[start]

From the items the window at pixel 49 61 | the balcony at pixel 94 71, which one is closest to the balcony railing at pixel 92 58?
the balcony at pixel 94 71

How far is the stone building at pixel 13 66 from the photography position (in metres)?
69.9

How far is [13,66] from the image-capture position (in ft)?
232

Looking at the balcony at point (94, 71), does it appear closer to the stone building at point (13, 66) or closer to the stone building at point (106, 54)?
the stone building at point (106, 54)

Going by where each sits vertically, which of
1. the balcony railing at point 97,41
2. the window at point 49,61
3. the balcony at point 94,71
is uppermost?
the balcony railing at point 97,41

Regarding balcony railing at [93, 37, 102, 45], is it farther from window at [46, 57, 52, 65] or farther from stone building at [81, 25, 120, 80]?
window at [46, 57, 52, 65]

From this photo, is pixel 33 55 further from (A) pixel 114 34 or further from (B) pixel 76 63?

[end]

_Instructions to follow_
Write out all of the entries above word for word, line by line, changing nothing.

_Answer for the task_
From the items the window at pixel 49 61 | the balcony at pixel 94 71, which one is closest to the balcony railing at pixel 92 58?
the balcony at pixel 94 71

How far is the stone building at pixel 13 66 from the photography position (in metres)?
69.9

How far is [13,66] from the image-capture position (in ft)?
232

Looking at the balcony at point (94, 71), does it appear closer to the stone building at point (13, 66) or closer to the stone building at point (106, 54)?
the stone building at point (106, 54)

Going by where each sits vertically, which of
1. the balcony railing at point 97,41
2. the window at point 49,61
3. the balcony at point 94,71
is uppermost?
the balcony railing at point 97,41

Regarding balcony railing at [93, 37, 102, 45], is it farther from window at [46, 57, 52, 65] or farther from stone building at [81, 25, 120, 80]?
window at [46, 57, 52, 65]

From this photo, is pixel 33 55 further from (A) pixel 114 34 or further from (B) pixel 76 63?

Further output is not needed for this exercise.